## Start Passage
Eberswalde Hauptbahnhof is historically the most important and now the only remaining station in the city of Eberswalde in the German state of Brandenburg. It was opened in the summer of 1842 outside the then city limits on the Berlin–Szczecin railway. The city fathers of Eberswalde did not want a modern railway in their city, so the station was built three kilometres west of the city centre in a wooded area where the Westend district is today.

Station 
Eberswalde was one of the first cities in Germany to be connected by rail. Seven years after the first German railway line was opened between Nuremberg and Fürth, it was then still unusual for German cities to be connected to the very new railway networks. It soon became clear that the development of the railway line was important for the supply of the city. In the following years the city grew mainly to the west towards the station, whose buildings were designed by F. Neuhaus. In 1867, a wooden bridge was built over the tracks.

On 1 May 1844 the following buildings and facilities were present at Eberswalde station:

entrance building, including four official residences
a two stall engine shed
facility for supplying water and coke to locomotives
carriage and freight sheds
coke and salt shed
stables
restaurant

Eberswalde has been a junction since 1866, when a line to Wriezen was opened; it was extended to Frankfurt (Oder) in 1876/77. The station was extended between 1866 and 1867. In 1873, a roundhouse was built with eight stalls and the old two-stall engine shed was demolished. On 7 January 1878, the repair shop of the Berlin-Stettin Railway Company () (now the Deutsche Bahn maintenance depot), was opened. Near the station, a line towards Joachimsthal and Templin was opened in 1898, starting from a junction at the nearby station of Britz on the Berlin–Szczecin line. Between 1906 and 1910, the station was remodelled extensively for the first time. It received several platforms, a pedestrian tunnel, a large lobby and several restaurants. In the following decades Eberswalde was a popular destination for Berliners and the station restaurants were especially well attended.
## End Passage
* Instructions *
- a) From the passage on Eberswalde Hauptbahnhof, list every building or facility that was present at the station on 1 May 1844.
- b) Answer these questions using the passage on Eberswalde Hauptbahnhof:
(i) In what season and year was the station opened?
(ii) How far west of the city center was the station built?
(iii) How many stalls did the roundhouse built in 1873 have?
- c) Pick up the passage on Eberswalde Hauptbahnhof after its last sentence and continue it.
## Start Extracted material
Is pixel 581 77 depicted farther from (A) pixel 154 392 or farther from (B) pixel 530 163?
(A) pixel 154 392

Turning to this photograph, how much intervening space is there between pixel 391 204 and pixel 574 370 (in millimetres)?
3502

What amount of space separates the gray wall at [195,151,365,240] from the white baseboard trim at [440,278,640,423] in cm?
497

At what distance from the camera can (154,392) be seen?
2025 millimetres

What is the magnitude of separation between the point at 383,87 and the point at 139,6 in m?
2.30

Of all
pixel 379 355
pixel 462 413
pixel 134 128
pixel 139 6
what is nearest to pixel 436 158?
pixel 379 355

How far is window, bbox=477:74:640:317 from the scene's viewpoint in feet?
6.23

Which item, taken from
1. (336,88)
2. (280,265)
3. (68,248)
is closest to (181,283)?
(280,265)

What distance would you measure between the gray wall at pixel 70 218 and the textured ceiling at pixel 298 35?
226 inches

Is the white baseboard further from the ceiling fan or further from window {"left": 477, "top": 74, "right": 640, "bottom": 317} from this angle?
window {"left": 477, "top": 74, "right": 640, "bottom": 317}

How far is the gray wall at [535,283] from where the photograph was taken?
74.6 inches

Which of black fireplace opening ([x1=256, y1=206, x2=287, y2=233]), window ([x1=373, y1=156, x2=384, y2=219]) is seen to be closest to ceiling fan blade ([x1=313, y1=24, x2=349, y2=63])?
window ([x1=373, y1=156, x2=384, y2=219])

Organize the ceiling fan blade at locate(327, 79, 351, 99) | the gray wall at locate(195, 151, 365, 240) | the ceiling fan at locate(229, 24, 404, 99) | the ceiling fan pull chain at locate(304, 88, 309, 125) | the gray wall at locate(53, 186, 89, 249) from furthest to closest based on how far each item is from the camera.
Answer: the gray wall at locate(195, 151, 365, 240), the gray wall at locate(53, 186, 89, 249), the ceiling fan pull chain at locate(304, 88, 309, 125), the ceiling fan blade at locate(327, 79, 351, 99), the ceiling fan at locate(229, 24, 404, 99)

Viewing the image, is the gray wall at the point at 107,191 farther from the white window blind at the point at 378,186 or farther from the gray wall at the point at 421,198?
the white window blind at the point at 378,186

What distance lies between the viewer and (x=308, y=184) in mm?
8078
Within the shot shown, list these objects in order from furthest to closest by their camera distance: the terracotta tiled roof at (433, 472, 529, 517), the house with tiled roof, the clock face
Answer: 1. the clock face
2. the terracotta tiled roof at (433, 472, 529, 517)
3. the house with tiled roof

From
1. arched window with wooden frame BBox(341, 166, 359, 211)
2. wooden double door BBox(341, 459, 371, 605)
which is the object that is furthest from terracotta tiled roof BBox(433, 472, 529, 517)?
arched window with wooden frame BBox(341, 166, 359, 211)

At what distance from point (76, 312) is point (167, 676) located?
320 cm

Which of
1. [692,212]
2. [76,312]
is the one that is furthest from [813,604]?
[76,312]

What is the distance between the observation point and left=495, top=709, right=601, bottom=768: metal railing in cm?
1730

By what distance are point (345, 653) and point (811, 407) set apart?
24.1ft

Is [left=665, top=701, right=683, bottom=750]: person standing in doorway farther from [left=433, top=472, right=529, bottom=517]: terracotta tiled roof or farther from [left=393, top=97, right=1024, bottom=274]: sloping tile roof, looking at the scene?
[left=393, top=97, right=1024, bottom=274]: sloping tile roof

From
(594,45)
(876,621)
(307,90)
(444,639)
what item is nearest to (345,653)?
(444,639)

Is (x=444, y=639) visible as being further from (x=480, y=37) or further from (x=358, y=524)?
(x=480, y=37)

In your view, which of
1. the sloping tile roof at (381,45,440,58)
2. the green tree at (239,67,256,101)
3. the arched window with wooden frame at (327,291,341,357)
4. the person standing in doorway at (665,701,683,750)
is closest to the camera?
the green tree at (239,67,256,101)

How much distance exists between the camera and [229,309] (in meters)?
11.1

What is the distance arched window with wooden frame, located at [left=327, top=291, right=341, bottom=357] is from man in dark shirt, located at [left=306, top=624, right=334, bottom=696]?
## End Extracted material
* Results in order *
- a)
entrance building, including four official residences
a two-stall engine shed
facility for supplying water and coke to locomotives
carriage and freight sheds
coke and salt shed
stables
restaurant

- b)
(i) Summer of 1842
(ii) Three kilometers
(iii) Eight

- c)
Because of the construction of the Westend district in 1904, a railway bridge was built in 1910 to replace the old wooden bridge. A trolley bus line (Gleislose Bahn Eberswalde) operated for a few months in 1901. From 1910 to 1940 an electric tramway (Straßenbahn Eberswalde) operated from Eberswalde Marktplatz (market place) to the station forecourt. In 1940 the tramway was converted into a trolley bus line, which is now the oldest existing trolley bus line in Germany.

Until about 2004, Eberswalde Station remained largely in its 1910 state, few improvements had taken place. The station facilities were mostly in a poor condition, so a complete reconstruction was then carried out, which involved moving the tunnel to the north and the platforms to the south. The Eberswalde railway station bridge was demolished and replaced by a new structure. Only the main building of the former station is preserved. An old mechanical destination indicator, which is protected as a monument, has been returned to the platform.

Train services
The station is served by the following service(s):

Intercity-Express services (ICE 28) (Binz -) Stralsund - Eberswalde - Berlin - Leipzig - Jena - Nuremberg - Munich (- Innsbruck)
Intercity services (IC 32) Binz - Stralsund - Eberswalde - Berlin - Hanover - Dortmund - Essen - Duisburg - Düsseldorf - Cologne
Regional services  Stralsund - Greifswald - Pasewalk - Angermünde - Berlin - Ludwigsfelde - Jüterbog - Falkenberg - Elsterwerda
Regional services  Schwedt - Angermünde - Berlin - Ludwigsfelde - Jüterbog - Lutherstadt Wittenberg
Regional services  Berlin - Bernau - Eberswalde - Angermunde - Szczecin
Local services  Airport BER - Berlin - Bernau - Eberswalde
Local services  Eberswalde - Werbig - Frankfurt (Oder)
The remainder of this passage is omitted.